Top of RECORDS TO PROCESS
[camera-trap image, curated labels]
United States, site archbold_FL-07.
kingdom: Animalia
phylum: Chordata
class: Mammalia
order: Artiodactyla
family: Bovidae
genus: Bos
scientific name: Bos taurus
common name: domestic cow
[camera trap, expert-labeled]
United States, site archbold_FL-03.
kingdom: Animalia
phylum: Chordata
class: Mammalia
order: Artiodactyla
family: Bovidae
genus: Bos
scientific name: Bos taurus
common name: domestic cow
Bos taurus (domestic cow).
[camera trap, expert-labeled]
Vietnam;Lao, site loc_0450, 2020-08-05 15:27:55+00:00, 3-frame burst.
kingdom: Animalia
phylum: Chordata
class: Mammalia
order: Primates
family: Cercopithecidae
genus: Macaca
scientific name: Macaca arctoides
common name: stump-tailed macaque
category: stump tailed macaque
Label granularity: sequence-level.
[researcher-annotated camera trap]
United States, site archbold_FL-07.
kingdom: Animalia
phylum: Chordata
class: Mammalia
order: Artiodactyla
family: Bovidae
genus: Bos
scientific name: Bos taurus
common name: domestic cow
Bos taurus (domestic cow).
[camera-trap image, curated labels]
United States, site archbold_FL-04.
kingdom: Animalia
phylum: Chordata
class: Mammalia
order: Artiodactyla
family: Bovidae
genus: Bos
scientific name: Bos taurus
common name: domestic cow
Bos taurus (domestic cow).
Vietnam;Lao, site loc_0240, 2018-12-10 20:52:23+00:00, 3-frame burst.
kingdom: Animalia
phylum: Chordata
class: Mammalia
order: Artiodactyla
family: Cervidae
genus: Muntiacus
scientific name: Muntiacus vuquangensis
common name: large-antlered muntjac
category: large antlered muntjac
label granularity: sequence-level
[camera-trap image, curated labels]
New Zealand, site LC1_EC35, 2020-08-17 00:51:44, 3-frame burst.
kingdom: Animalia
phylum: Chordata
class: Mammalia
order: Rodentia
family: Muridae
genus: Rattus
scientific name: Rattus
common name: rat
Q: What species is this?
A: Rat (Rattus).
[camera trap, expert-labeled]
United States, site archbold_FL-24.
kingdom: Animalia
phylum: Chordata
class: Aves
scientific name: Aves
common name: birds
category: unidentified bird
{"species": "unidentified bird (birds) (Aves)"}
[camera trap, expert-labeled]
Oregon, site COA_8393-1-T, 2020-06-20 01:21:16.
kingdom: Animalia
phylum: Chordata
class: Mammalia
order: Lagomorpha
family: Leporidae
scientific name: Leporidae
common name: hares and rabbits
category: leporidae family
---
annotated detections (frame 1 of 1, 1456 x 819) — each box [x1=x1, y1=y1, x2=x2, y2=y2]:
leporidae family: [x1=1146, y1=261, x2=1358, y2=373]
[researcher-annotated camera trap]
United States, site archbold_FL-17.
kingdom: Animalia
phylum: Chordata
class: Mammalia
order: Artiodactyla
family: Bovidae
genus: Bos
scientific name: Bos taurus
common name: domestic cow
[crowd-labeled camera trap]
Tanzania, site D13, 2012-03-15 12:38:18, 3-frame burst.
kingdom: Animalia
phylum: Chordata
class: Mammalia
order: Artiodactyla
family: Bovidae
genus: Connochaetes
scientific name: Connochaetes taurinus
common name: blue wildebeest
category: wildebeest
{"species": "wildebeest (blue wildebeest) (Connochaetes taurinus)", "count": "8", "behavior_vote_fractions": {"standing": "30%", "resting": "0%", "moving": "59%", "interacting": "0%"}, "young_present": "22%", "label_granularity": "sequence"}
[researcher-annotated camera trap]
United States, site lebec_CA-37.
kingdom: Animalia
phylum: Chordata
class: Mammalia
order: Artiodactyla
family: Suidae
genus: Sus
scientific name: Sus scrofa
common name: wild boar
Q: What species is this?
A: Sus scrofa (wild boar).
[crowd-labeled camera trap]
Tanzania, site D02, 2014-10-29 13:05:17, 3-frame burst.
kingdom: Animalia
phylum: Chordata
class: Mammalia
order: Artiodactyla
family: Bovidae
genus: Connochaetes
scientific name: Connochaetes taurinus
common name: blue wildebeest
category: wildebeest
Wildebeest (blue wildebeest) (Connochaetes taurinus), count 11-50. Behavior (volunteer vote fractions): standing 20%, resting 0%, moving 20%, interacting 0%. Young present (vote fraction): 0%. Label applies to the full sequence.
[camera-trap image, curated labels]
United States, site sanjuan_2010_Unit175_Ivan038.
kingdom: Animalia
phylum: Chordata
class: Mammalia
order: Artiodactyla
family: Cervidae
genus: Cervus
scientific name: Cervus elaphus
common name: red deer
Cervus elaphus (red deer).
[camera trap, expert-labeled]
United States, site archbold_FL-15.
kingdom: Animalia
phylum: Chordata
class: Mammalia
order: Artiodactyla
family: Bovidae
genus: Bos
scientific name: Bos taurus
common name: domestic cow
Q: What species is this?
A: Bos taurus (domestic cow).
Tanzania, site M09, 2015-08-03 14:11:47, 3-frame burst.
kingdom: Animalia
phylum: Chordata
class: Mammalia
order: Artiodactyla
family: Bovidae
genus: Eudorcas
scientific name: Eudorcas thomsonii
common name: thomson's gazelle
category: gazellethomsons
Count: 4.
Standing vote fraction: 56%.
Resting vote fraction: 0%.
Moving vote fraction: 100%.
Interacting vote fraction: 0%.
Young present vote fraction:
Bottom of RECORDS TO PROCESS
*WHAT THE TASK ASKS*
Please copy, without any change, the lines of the material from the first through the one containing "category: stump tailed macaque". Write nothing else.

*SOLVED PROBLEM*
[camera-trap image, curated labels]
United States, site archbold_FL-07.
kingdom: Animalia
phylum: Chordata
class: Mammalia
order: Artiodactyla
family: Bovidae
genus: Bos
scientific name: Bos taurus
common name: domestic cow
[camera trap, expert-labeled]
United States, site archbold_FL-03.
kingdom: Animalia
phylum: Chordata
class: Mammalia
order: Artiodactyla
family: Bovidae
genus: Bos
scientific name: Bos taurus
common name: domestic cow
Bos taurus (domestic cow).
[camera trap, expert-labeled]
Vietnam;Lao, site loc_0450, 2020-08-05 15:27:55+00:00, 3-frame burst.
kingdom: Animalia
phylum: Chordata
class: Mammalia
order: Primates
family: Cercopithecidae
genus: Macaca
scientific name: Macaca arctoides
common name: stump-tailed macaque
category: stump tailed macaque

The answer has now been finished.